# What you are asked to do:
Take the part of the material that opens with the line containing "Looking at vertical" and closes with the line containing "Which of [276,146]". Swap "dark hair" for "black hair" and write out those lines again with nothing else altered.

Records of spatial reasoning questions:
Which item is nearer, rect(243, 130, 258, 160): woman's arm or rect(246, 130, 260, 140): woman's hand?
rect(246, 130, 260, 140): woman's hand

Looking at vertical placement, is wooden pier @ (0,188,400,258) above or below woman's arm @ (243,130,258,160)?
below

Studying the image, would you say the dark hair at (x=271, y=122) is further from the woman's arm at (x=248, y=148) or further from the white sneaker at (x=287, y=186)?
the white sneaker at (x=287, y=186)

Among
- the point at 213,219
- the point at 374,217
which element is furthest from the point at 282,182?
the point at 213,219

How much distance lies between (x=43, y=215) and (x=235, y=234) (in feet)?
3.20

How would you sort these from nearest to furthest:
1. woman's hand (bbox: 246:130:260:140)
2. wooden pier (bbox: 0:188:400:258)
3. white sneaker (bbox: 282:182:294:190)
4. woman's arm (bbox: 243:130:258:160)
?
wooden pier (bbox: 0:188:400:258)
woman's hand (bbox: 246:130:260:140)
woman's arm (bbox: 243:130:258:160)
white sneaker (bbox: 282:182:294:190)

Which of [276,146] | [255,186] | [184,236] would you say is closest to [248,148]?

* * *

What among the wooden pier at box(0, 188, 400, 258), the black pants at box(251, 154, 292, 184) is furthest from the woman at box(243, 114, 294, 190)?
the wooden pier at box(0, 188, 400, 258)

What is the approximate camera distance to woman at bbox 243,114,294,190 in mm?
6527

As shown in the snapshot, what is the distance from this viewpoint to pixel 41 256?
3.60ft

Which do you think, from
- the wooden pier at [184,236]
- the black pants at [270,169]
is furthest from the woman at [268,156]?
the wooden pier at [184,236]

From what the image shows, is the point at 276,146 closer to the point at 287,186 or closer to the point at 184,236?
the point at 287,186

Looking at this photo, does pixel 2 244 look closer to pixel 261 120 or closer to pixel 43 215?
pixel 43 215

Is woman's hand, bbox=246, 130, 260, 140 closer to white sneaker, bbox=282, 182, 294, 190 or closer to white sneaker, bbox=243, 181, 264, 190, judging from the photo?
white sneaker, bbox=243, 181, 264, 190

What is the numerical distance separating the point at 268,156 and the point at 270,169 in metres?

# Solution to this task:
Looking at vertical placement, is wooden pier @ (0,188,400,258) above or below woman's arm @ (243,130,258,160)?
below

Studying the image, would you say the black hair at (x=271, y=122) is further from the woman's arm at (x=248, y=148) or further from the white sneaker at (x=287, y=186)?
the white sneaker at (x=287, y=186)

Among
- the point at 213,219
- the point at 374,217
which element is furthest from the point at 282,182?
the point at 213,219

How much distance lies between (x=43, y=215) and (x=235, y=234) (in feet)?
3.20

How would you sort these from nearest to furthest:
1. woman's hand (bbox: 246:130:260:140)
2. wooden pier (bbox: 0:188:400:258)
3. white sneaker (bbox: 282:182:294:190)
4. woman's arm (bbox: 243:130:258:160)
?
wooden pier (bbox: 0:188:400:258)
woman's hand (bbox: 246:130:260:140)
woman's arm (bbox: 243:130:258:160)
white sneaker (bbox: 282:182:294:190)

Which of [276,146] | [255,186] | [184,236] would you say is closest to [248,148]?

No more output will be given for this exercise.